EPIDEMIOLOGY aims to identify causes of disease in animal or human populations, and identify methods for their control and prevention. This article talks a little about epidemic models and how we build them.
The key word here is populations: it is not always easy to predict how a whole population will behave by studying a single individual. Laboratory study results may not extend to field conditions, and the scope of field trials may be limited by costs and logistics. And Donald Rumsfeld was right to worry about "known unknowns" and "unknown unknowns": How do we know a new health-management plan will work under farm conditions we haven't tested, or even envisaged? Often, we can't, but with modelling, we can at least make predictions.

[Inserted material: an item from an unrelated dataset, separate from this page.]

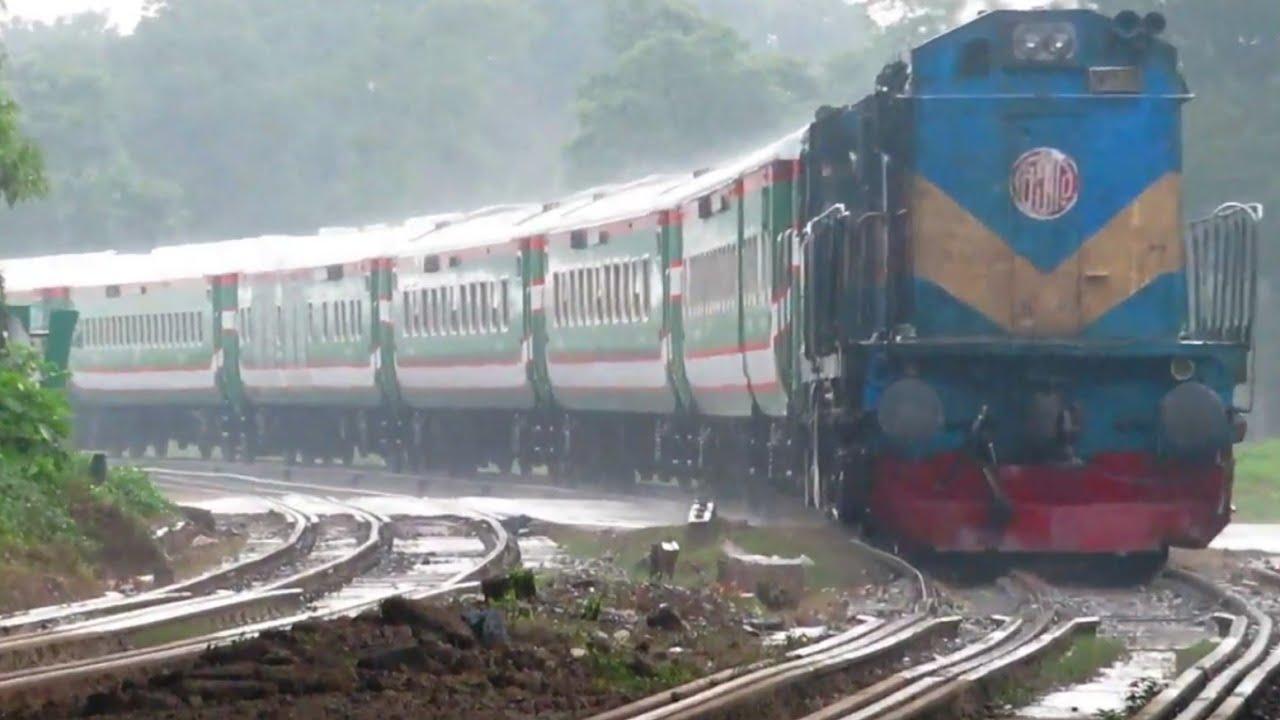 Rainy day Train Ekota Express passing in Heavy Rain ||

In epidemic modelling, we build a mathematical description of the disease process, reflecting how we believe the system works. A simple example SIR model is shown in Fig. 1. Here, fish are divided into Susceptible, Infected, and Recovered: Infected fish gradually recover and cannot be re-infected (or they die—the maths is the same), but meanwhile, the more infected fish are present, the faster the infection rate is for those not already infected. This simple model has two values we need to estimate from real data (parameters): the rate at which infected fish infect susceptible ones, and the rate at which fish cease to be infectious.
Once built, a model needs testing before it can be used. When validating a model, we test that it fits the data from which it was built. However, more importantly, we must test it against other data. Failure to do so can leave us with a model that describes one data set well, but predicts other data sets poorly. This distinction between describing and predicting is often overlooked.
George Box is frequently quoted as saying that "all models are wrong", but "some are useful". In sensitivity analysis we test our model to investigate how its results are changed when it is altered. If results vary greatly with modest changes in model parameters, then these parameters will benefit from further study and experimental data. Likewise, if the model is insensitive to a parameter, we can be more relaxed that our conclusions are not critically dependent on providing its "correct" value. In the example SIR model, increasing infection and recovery rates both alter the time-course and severity of the modelled epidemic (Fig 2).
Often, investigating control strategies is a similar process to sensitivity analysis. We can amend some aspects of the model (e.g. reduce the infection rate), rerun it, and evaluate the predicted outcomes for an improve result.
This simple SIR model cannot describe in detail every aspect of disease spread. We seek a balance between such simplistic models, to be used strategically, and more complex mechanistic models designed for particular diseases. These are useful where much is already known about the disease, and may benefit from better predictive power. For example, Fig. 3 shows output from a model currently under development for ich (white spot) in rainbow trout (DM Green, AP Shinn and NGH Taylor, ongoing work). Here, both host and parasite populations, as well as disease control methods, are modelled in a more detailed fashion.
In summary, epidemic modelling is a useful tool for studying disease control in conjunction with field and lab studies, and can both make predictions and pose hypotheses for further study.